今年5月に新婚旅行でマレーシアに行ったときの飛行機で『ヒカルの碁』を久しぶりに読んで、本当におもしろかったんです。「やっぱりこれはすげえマンガだ」って、とにかく夢中で読んだ。飛行機を降りてからもスキあらば『ヒカルの碁』を読んでいた。佐為と塔矢名人の対局に滾り、関西棋院の社に負けた本田くんが焼き芋屋のおじさんと会話をするシーンで涙した。ボルネオ島で、涙した。『ヒカルの碁』はとにかくおもしろすぎる。

帰国後、その経験をnoteにまとめて書こうと思ったんですが、いざ『ヒカルの碁』のおもしろさを文章にしてみようと思うと、これが全然うまくないんです。

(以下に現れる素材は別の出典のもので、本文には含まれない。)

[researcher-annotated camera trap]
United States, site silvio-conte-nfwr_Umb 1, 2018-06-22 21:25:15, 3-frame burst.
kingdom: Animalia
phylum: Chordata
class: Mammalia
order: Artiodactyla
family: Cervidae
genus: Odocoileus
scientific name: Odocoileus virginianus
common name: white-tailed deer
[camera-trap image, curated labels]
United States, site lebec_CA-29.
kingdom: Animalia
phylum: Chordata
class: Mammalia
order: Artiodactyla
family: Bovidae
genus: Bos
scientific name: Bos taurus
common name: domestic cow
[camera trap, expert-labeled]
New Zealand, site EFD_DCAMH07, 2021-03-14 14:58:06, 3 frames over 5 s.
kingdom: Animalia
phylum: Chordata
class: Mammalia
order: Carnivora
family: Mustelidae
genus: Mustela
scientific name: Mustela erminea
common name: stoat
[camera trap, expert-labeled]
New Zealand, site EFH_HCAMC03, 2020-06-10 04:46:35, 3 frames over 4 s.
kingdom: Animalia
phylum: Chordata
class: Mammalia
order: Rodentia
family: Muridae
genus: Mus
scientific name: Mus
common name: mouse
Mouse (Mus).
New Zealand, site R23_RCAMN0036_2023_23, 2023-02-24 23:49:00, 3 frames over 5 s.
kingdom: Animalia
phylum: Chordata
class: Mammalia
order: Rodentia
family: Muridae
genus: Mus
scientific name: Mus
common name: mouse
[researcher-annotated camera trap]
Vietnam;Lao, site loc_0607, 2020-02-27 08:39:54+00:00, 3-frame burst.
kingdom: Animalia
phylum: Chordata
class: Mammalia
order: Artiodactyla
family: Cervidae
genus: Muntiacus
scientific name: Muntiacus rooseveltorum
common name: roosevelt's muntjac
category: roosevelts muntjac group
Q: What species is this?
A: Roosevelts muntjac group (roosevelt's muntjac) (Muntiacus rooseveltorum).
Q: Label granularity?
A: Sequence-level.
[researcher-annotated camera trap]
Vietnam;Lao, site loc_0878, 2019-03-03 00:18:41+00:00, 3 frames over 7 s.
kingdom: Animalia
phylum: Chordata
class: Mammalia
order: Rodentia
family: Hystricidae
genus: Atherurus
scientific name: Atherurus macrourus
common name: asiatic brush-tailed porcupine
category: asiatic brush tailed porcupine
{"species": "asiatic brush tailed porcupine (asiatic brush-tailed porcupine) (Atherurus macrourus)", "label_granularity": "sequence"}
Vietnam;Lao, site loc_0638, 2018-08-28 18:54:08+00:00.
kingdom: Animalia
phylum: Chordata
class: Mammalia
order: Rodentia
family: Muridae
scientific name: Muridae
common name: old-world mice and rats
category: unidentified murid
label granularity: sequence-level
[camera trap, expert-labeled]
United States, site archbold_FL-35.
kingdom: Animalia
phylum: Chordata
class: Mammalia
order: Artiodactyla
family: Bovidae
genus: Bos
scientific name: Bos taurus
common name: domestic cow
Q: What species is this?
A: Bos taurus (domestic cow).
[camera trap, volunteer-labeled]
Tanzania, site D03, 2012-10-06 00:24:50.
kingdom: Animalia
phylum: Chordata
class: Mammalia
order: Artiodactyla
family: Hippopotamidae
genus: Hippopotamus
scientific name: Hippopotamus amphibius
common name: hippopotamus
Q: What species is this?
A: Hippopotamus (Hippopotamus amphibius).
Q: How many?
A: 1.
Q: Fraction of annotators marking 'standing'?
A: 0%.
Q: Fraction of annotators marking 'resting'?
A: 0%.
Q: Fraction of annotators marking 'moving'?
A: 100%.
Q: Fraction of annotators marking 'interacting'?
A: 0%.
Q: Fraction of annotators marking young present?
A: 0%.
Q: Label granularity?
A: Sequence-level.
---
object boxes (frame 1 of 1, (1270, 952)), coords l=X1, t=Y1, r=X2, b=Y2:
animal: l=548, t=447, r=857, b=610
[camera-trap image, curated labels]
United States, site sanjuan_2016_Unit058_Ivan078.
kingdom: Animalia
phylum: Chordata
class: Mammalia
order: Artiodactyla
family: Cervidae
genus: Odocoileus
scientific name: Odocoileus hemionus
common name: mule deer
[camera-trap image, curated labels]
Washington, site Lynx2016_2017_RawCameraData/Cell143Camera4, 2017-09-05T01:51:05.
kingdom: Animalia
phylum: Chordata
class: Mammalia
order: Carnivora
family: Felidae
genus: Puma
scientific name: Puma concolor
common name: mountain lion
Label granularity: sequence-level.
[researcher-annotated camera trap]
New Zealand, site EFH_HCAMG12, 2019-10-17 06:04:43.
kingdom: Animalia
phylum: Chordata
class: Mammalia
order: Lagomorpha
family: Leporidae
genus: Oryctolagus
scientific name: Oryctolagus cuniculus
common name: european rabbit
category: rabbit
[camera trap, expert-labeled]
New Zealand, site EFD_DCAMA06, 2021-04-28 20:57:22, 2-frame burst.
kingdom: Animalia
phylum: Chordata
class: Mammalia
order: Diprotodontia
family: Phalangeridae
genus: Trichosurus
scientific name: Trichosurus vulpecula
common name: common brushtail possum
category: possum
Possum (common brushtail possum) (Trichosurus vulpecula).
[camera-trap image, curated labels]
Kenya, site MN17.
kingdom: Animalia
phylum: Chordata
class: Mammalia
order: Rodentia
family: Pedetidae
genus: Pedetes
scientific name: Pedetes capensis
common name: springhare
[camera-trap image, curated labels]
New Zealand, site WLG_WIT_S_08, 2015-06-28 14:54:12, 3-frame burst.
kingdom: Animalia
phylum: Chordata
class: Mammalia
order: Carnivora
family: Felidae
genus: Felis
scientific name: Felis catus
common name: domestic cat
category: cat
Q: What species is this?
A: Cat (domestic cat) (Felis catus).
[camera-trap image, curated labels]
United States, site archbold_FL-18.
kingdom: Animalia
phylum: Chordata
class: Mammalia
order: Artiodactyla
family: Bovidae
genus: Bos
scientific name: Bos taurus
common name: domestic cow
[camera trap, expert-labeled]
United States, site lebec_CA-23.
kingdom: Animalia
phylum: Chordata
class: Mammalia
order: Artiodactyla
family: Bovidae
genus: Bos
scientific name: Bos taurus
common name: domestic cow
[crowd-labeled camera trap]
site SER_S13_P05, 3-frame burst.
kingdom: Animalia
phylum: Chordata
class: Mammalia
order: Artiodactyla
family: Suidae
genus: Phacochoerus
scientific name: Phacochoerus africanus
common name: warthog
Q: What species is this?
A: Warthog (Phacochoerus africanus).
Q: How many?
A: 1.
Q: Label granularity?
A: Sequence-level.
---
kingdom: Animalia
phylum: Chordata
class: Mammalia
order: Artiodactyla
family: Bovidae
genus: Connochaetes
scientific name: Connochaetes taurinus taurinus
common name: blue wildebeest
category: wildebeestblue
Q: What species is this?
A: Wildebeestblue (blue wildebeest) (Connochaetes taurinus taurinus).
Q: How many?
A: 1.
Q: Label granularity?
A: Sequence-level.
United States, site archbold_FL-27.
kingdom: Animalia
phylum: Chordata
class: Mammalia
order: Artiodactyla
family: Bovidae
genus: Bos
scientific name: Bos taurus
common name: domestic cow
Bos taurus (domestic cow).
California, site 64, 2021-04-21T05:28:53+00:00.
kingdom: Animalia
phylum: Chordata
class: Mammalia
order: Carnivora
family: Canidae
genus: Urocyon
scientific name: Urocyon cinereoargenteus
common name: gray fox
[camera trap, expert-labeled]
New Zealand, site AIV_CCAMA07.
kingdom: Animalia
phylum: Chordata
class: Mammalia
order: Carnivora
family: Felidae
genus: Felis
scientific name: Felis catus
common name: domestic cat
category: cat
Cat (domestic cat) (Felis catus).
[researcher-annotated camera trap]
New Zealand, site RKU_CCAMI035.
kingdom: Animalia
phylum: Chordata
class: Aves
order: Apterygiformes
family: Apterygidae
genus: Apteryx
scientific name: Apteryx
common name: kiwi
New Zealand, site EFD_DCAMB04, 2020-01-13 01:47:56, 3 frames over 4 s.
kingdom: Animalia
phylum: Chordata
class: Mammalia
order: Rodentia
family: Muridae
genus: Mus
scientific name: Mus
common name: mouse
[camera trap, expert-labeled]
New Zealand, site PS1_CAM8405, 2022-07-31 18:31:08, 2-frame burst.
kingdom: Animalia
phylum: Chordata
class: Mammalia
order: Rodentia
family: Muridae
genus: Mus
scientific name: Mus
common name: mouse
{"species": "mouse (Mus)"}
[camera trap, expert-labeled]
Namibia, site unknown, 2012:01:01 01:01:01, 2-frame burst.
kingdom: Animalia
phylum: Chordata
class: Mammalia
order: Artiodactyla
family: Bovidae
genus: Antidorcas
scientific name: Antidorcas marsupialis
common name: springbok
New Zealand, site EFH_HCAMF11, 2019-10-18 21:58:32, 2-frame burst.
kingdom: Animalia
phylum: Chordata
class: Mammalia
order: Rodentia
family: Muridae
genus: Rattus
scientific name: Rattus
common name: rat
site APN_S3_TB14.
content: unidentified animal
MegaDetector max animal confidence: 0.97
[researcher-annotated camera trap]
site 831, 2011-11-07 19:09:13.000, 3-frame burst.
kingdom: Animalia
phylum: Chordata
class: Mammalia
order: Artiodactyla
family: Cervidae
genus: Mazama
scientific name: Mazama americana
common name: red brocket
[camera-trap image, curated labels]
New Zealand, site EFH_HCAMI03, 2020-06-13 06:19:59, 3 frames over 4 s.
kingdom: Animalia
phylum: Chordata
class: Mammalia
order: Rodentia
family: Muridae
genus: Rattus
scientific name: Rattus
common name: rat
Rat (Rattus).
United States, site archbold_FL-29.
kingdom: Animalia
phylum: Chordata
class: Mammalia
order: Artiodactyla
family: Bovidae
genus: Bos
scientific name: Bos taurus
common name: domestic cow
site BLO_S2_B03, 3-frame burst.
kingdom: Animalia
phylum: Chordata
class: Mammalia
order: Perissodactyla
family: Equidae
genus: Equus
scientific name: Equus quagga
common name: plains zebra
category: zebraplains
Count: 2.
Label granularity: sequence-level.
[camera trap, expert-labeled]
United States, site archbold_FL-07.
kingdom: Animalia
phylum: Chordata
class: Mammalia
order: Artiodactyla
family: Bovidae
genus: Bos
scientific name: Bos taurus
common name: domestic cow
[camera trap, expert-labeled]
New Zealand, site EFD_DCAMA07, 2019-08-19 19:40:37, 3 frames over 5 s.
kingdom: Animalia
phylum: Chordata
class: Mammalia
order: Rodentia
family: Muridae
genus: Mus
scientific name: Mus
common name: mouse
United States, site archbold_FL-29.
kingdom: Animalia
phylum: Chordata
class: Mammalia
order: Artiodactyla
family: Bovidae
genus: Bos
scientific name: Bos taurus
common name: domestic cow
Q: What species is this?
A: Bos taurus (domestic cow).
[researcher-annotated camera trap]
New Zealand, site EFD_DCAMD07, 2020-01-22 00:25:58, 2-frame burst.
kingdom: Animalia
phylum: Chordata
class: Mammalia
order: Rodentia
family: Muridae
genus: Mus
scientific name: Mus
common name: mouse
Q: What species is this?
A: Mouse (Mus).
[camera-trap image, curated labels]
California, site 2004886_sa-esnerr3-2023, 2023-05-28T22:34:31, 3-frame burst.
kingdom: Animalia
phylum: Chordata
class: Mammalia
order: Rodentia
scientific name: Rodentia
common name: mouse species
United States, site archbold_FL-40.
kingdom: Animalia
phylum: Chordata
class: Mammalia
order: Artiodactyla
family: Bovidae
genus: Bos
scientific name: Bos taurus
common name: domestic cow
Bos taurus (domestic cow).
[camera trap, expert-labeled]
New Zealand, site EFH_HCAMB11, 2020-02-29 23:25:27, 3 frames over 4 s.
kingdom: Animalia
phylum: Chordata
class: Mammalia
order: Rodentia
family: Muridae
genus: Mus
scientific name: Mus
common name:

おもしろいもののおもしろさを表現するのって本当に難しい。いくら書いてみても『ヒカルの碁』の魅力が伝わるように書くことができない。

それに対して上田さんはどうだ。上田さんの『ヒカルの碁』評、もはやコマの切り抜きすらないその文章を読むだけで、『ヒカルの碁』のおもしろさが内からよみがえってくる。すごい。とにかく読みやすい。整然としていてよどみがない。するする入ってくる。分析の鋭さはもとより、それ以上に構成の巧みさに見惚れてしまう。

なんか、落ち込んだな。力量の差をまざまざと感じた。遠すぎる。写経しようかな。切り口の鋭さは真似できないが、構成は存分に模倣するべきだ。俺も文章がうまくなりたい。